▶

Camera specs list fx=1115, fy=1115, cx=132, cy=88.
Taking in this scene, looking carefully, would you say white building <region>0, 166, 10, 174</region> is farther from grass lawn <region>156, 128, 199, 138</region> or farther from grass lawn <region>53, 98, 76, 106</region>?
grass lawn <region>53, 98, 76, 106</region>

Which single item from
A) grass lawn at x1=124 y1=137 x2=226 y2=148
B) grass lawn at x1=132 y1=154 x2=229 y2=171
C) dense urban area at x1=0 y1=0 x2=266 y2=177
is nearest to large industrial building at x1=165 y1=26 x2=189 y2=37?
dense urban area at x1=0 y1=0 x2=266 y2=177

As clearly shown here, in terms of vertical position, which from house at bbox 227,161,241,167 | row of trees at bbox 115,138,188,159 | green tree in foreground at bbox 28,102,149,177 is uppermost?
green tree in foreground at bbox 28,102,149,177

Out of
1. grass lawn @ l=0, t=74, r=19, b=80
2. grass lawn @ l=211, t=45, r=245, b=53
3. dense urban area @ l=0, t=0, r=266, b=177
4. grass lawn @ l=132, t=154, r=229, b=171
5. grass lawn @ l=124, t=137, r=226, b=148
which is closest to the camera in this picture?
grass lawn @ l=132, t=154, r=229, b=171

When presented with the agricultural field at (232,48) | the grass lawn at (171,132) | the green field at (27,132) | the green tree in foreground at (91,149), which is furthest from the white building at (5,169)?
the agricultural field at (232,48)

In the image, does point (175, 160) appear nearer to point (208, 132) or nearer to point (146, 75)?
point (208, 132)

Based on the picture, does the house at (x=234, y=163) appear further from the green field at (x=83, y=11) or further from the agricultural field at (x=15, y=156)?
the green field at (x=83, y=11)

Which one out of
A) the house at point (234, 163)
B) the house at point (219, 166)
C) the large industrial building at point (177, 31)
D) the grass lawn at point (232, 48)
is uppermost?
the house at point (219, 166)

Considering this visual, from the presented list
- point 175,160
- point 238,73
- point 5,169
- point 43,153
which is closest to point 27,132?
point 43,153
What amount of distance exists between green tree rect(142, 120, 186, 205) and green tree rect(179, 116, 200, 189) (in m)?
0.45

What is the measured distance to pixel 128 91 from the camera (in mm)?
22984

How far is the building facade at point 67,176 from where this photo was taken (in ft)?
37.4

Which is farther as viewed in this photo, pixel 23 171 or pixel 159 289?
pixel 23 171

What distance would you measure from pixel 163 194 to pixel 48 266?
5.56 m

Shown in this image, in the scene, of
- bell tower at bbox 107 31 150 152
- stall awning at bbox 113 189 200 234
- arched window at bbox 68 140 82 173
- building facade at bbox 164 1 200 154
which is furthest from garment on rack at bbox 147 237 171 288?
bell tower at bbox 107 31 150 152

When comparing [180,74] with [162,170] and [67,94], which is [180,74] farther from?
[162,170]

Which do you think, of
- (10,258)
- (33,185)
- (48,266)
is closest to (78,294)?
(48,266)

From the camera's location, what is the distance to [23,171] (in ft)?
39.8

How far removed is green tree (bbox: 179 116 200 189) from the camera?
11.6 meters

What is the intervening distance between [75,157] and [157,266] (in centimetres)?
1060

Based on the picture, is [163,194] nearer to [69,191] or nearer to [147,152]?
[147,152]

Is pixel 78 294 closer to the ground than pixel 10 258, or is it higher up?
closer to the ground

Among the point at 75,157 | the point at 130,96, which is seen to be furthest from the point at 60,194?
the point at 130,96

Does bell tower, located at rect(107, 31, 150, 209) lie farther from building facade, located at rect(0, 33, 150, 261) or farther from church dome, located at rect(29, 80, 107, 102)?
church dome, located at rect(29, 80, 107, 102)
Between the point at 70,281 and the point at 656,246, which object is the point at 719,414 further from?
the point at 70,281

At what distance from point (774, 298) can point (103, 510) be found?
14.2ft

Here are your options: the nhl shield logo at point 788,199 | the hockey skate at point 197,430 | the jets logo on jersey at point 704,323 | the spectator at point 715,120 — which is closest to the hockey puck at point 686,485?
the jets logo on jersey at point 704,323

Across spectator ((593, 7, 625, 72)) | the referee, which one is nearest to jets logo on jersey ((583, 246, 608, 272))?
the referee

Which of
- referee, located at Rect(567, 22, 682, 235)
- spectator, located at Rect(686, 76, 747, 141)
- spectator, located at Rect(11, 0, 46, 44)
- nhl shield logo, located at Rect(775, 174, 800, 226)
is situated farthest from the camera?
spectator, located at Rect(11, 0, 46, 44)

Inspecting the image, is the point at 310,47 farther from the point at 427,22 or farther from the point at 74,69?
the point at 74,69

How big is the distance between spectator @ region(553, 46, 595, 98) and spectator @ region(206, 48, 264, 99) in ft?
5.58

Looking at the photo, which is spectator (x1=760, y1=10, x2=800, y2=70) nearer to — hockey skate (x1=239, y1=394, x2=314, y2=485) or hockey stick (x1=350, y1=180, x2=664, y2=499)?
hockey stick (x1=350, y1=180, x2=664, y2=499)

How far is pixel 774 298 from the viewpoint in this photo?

◀

What needs to be done: Print every one of the lines above word for word, with nothing changed.

Result of this task:
Camera specs list fx=1115, fy=1115, cx=132, cy=88.
Taking in this scene, looking carefully, would you say white building <region>0, 166, 10, 174</region> is farther from grass lawn <region>156, 128, 199, 138</region> or farther from grass lawn <region>53, 98, 76, 106</region>?
grass lawn <region>53, 98, 76, 106</region>

Which single item from
A) grass lawn at x1=124 y1=137 x2=226 y2=148
B) grass lawn at x1=132 y1=154 x2=229 y2=171
C) dense urban area at x1=0 y1=0 x2=266 y2=177
is nearest to large industrial building at x1=165 y1=26 x2=189 y2=37?
dense urban area at x1=0 y1=0 x2=266 y2=177

As clearly shown here, in terms of vertical position, which from house at bbox 227,161,241,167 | row of trees at bbox 115,138,188,159 | green tree in foreground at bbox 28,102,149,177 is uppermost?
green tree in foreground at bbox 28,102,149,177

Out of
1. grass lawn @ l=0, t=74, r=19, b=80
2. grass lawn @ l=211, t=45, r=245, b=53
3. dense urban area @ l=0, t=0, r=266, b=177
4. grass lawn @ l=132, t=154, r=229, b=171
5. grass lawn @ l=124, t=137, r=226, b=148
which is closest to the camera in this picture?
grass lawn @ l=132, t=154, r=229, b=171

When presented with the agricultural field at (232,48) | the grass lawn at (171,132) | the green field at (27,132) | the green tree in foreground at (91,149), which is furthest from the white building at (5,169)?
the agricultural field at (232,48)

In the image, does point (175, 160) appear nearer to point (208, 132) or nearer to point (146, 75)?
point (208, 132)

Based on the picture, does the house at (x=234, y=163) appear further from the green field at (x=83, y=11) or further from the agricultural field at (x=15, y=156)?
the green field at (x=83, y=11)

Which one out of
A) the house at point (234, 163)
B) the house at point (219, 166)
C) the large industrial building at point (177, 31)
D) the grass lawn at point (232, 48)
is uppermost?
the house at point (219, 166)

Considering this visual, from the presented list
- point 175,160
- point 238,73
- point 5,169
- point 43,153
which is closest to point 27,132?
point 43,153
What amount of distance exists between green tree rect(142, 120, 186, 205) and green tree rect(179, 116, 200, 189) (in m)?
0.45

What is the measured distance to pixel 128 91 from the camera (in mm)?
22984

How far is the building facade at point 67,176 from where this photo was taken (in ft)?
37.4

Which is farther as viewed in this photo, pixel 23 171 or pixel 159 289?
pixel 23 171

What distance would you measure from pixel 163 194 to pixel 48 266?
5.56 m

Shown in this image, in the scene, of
- bell tower at bbox 107 31 150 152
- stall awning at bbox 113 189 200 234
- arched window at bbox 68 140 82 173
- building facade at bbox 164 1 200 154
which is furthest from garment on rack at bbox 147 237 171 288?
bell tower at bbox 107 31 150 152

When comparing [180,74] with [162,170] and [67,94], which is [180,74] farther from?
[162,170]

Which do you think, of
- (10,258)
- (33,185)
- (48,266)
is closest to (78,294)?
(48,266)

From the camera's location, what is the distance to [23,171] (in ft)?
39.8

How far removed is green tree (bbox: 179 116 200 189) from the camera?
11.6 meters

What is the intervening distance between [75,157] and [157,266] (in centimetres)?
1060

Based on the picture, is [163,194] nearer to [69,191] or nearer to [147,152]?
[147,152]

Is pixel 78 294 closer to the ground than pixel 10 258, or is it higher up?
closer to the ground

Among the point at 75,157 | the point at 130,96, which is seen to be furthest from the point at 60,194?
the point at 130,96

Does bell tower, located at rect(107, 31, 150, 209) lie farther from building facade, located at rect(0, 33, 150, 261) or farther from church dome, located at rect(29, 80, 107, 102)?
church dome, located at rect(29, 80, 107, 102)
Between the point at 70,281 and the point at 656,246, which object is the point at 719,414 further from?
the point at 70,281

At what distance from point (774, 298) can point (103, 510) be found?
14.2ft

Here are your options: the nhl shield logo at point 788,199 | the hockey skate at point 197,430 | the jets logo on jersey at point 704,323 | the spectator at point 715,120 — which is closest to the hockey puck at point 686,485?
the jets logo on jersey at point 704,323

Across spectator ((593, 7, 625, 72)) | the referee, which one is nearest to jets logo on jersey ((583, 246, 608, 272))?
the referee

Which of
- referee, located at Rect(567, 22, 682, 235)
- spectator, located at Rect(686, 76, 747, 141)
- spectator, located at Rect(11, 0, 46, 44)
- nhl shield logo, located at Rect(775, 174, 800, 226)
is situated farthest from the camera?
spectator, located at Rect(11, 0, 46, 44)

Inspecting the image, is the point at 310,47 farther from the point at 427,22 or farther from the point at 74,69?
the point at 74,69

How big is the distance between spectator @ region(553, 46, 595, 98) and spectator @ region(206, 48, 264, 99) in ft?
5.58

Looking at the photo, which is spectator (x1=760, y1=10, x2=800, y2=70) nearer to — hockey skate (x1=239, y1=394, x2=314, y2=485) or hockey stick (x1=350, y1=180, x2=664, y2=499)?
hockey stick (x1=350, y1=180, x2=664, y2=499)

How far is pixel 774 298 from the viewpoint in this photo?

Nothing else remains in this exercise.